BEGIN READING TEXT
In the mid-1970s, the BOR was tasked with surveying various river systems in the state of Alaska, for potential nomination into the National Wild and Scenic Rivers program. The BOR provided oversight to teams that traveled to many river systems across the state, for the purpose of assessing the recreational value of these river systems. Each of these teams took detailed notes of their experiences on the river, noting wildlife observed, fishing opportunities, river mileage, gradient, terrain and vegetation, river hazards and other issues of interest to recreational boaters. In cases where multiple trips were taken to the same river, multiple sets of notes were taken. These notes were compiled into the Alaska River Logs, which are presently hosted on the Alaska Outdoors Supersite. The Alaska River Logs were subsequently compiled into a book, "The Alaska Paddling Guide", co-authored by Jack Mosby and David Dapkus, two BOR employees who were involved in the project. Eventually the following 25 rivers were selected for the National Wild and Scenic program:

- Alagnak River
- Alatna River
- Andreafsky River
- Aniakchak River
- Beaver Creek
- Birch Creek
- Charley River
- Chilikadrotna River
- Delta River
- Fortymile River
- Gulkana River
- Ivishak River
- John River
- Kobuk River
- Koyukuk River (North Fork)
END READING TEXT
§ REQUIRED WORK:
1. According to the passage on Alaska's river surveys, who co-authored "The Alaska Paddling Guide"?
2. Please extend the passage on Alaska's river surveys, starting right after its final line.
BEGIN INFORMATION SHOWN
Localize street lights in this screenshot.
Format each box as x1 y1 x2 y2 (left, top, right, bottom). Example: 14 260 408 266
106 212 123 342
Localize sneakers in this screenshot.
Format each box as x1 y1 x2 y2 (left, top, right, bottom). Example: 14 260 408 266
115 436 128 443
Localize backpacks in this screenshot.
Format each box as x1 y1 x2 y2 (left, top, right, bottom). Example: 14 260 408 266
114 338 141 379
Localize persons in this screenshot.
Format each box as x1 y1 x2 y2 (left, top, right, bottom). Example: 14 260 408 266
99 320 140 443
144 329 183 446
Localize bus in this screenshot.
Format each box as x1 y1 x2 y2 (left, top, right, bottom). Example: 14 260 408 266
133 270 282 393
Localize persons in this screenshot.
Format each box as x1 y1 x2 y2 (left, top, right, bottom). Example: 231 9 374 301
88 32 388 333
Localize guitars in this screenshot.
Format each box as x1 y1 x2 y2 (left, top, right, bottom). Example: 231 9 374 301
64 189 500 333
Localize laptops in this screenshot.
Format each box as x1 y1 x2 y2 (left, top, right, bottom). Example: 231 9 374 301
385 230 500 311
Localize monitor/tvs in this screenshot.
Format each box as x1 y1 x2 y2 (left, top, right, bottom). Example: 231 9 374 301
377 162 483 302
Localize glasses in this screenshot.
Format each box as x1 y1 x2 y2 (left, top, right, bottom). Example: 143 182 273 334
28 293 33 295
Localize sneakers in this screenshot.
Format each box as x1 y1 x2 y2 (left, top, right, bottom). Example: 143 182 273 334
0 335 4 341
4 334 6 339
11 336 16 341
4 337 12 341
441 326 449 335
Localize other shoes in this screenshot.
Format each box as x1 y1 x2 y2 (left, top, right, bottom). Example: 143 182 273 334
END INFORMATION SHOWN
§ RESPONSES TO THE EXERCISE:
1. Jack Mosby and David Dapkus

2.
- Mulchatna River
- Noatak River
- Nowitna River
- Salmon River
- Selawik River
- Sheenjek River
- Tinayguk River
- Tlikakila River
- Unalakleet River
- Wind River

===State Comprehensive Outdoor Recreation Plans===

State Comprehensive Outdoor Recreation Plans (SCORP) were studies that the states prepared and submitted to the Bureau of Outdoor Recreation before they could qualify for LWCF grants. SCORP has raised awareness of outdoor recreation across the nation by having hundreds of scientists, who would not have normally been working on outdoor recreation projects, involved in the studies. Once studies about outdoor recreation began a ripple affect happened. Scientists at colleges and universities began doing more research going past the requirements for SCORP which then stimulated more people to outdoor recreation.

===Rails-to-Trails===
The Bureau was one of the earliest federal agencies to become interested in the concept of converting abandoned railroad lines to trails for walking, bicycling, skiing and other recreational uses. In 1971 it published "Establishing Trails on Rights-of-Way," a booklet that gave the rationale and explained the process for acquiring and developing these facilities; it also provided the public with a lengthy and intriguing list of rail corridors in every state that had been abandoned between 1960 and 1970. In 1977, under the authority of the Railroad Revitalization and Regulatory Reform Act, Congress gave BOR additional resources to further stimulate the creation of trails—the Rails-to-Trails Demonstration Grant Program. That program ultimately helped establish nine of the earliest rail-trails, in California, Maryland, Missouri, New Jersey, New York, Ohio, Pennsylvania, Virginia and Washington.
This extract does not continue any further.